Caravelle Epicée is one of the best spicy fragrances I have tried, if not the best. It’s wellcrafted and balanced, comfortable, feels very natural, as the percieved notes where the real spices and wood. Caravelle Epicée is a fragrance which creates images and makes the wearer daydreaming of sailing ships carrying its precious cargo over the oceans or about elegant art noveau ladies. There is something in the overall impresson that reminds me of a sort of soft Opium by Yves Saint Laurent but with much more spices and without carantion and cloves. Also Idole by Lubin comes to my mind but that one is airier and somehow lighter, more of a sommer spicy fragrance.

As indicated above, Caravelle Epicée is perfect for winter, and espceially as a Christmas fragrance, with its delicious, spicy apperance. Sillage is close and longevity good, for a day at least.

Rating: 5

Notes: Nutmeg, coriander; chili pepper, pepper, caraway, guaiac wood, sandalwood, amber, patchouli, tobacco.

onsdag 12 december 2012

Ramón Monegal - Ambra di Luna

Picture: Mondaufgang am Meer (Moonrise over the sea)
oil on canvas, 1822 by Caspar David Friedrich
Ambra di Luna is a true oriental (amber) fragrance from the excellent Barcelonean perfumehouse Ramon Monegal. As all the perfumes of the house, Ambra di Luna is created by the founder and owner Ramon Monegal a perfumer with more than thirty years experience from creating perfumes.

Ambra di Luna starts with an accord that resembles the dry, paperlike, amber note in Trouble by Boucheron.After a while Ambra di Luna gets sweeter and the furry, animalic note that have been taken to an extreme (in a very positive way) in one of my all time favourite ambers L’Ombre Fauve by Parfumerie Générale, is lurking in the background. This dark, dirty note is balancing the sweetness. After a while also a decadent, on the verge of withering, jasminenote comes forward and togheter with the furry note and amber it creates an almost vintage part of the fragarance.

As it dries in the later stages an accord emerges which is similar to the bubblegum, amber accord in the sweet, contemporary amber, Jean Paul Gaultier 2 but in Ambra di Luna the pink bubblegum is just an accent in the ambery accord and not at all as strong and sweet as in JPG2. There is also a slight leathery impression when indulging the basenotes.

Ambra di Luna has both classical, almost old fashioned phases, combined by contemporary, in the topnotes and in the early basenotes with the light bubblegum amber. As always with the Ramon Monegal perfumes, an interesting blend where the wearer could expect interesting twists during the whole dry down. Overall Ambra di Luna conveys the atmosphere that is present in music and paintings from the romantic era in the 19th century.

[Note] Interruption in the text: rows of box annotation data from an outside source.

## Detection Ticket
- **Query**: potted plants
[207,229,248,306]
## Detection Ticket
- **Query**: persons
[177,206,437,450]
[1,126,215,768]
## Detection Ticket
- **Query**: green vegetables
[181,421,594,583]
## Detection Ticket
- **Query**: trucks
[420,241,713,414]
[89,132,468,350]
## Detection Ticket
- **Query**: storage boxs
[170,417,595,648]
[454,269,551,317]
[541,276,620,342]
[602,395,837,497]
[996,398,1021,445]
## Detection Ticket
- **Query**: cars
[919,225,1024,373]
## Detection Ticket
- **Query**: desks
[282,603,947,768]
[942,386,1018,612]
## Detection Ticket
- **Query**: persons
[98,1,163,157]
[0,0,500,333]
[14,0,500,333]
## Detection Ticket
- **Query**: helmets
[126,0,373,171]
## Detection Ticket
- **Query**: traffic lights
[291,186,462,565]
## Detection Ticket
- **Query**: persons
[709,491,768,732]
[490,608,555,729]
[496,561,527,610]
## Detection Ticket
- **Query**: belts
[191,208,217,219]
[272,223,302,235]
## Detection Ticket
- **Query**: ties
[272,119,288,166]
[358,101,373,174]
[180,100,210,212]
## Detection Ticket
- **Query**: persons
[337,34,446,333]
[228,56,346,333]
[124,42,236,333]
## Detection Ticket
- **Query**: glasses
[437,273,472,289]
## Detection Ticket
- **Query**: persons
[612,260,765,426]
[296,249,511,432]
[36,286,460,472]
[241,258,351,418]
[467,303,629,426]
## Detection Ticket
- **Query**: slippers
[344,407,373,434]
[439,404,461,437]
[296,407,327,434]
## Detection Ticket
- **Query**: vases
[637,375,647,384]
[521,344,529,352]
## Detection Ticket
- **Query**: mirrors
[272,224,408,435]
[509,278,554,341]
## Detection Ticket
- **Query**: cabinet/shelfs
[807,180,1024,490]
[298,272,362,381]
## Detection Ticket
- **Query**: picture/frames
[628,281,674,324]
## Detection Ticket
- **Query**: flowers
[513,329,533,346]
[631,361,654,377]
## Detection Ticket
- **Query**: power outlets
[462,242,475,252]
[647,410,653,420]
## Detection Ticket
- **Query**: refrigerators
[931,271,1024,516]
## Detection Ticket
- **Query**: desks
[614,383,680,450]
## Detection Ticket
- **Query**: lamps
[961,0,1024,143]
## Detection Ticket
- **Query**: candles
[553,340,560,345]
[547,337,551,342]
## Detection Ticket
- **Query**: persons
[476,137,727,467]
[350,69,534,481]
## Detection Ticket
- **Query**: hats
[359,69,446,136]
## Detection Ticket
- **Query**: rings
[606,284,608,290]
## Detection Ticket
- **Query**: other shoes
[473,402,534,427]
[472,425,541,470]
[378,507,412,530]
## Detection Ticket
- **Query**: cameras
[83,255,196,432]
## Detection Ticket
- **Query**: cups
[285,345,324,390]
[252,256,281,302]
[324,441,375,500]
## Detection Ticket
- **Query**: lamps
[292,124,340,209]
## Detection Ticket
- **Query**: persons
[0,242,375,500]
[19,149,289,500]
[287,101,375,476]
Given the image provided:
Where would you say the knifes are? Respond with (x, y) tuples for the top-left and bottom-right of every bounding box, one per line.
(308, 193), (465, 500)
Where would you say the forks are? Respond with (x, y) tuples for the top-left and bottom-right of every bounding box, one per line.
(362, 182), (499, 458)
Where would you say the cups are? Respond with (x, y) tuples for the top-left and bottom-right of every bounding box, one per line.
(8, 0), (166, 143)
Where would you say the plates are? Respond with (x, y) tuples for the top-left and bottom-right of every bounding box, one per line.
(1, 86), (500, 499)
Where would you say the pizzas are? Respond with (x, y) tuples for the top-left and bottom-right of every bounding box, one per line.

Ambra di Luna is not as powerful as most of the Ramón Monegal fragrances, but lasts more than a day anyway. The style is subdued, close to the skin, amber-animalic-resin-powder and Ambra di Luna is most distinctive to the wearer her/himself. This is a fragrance for the colder months, suitable both for daytime and eveningwear. On the unisexscale I think Ambra di Luna is a bit more feminine. Ambra di Luna is a must try for amber lovers!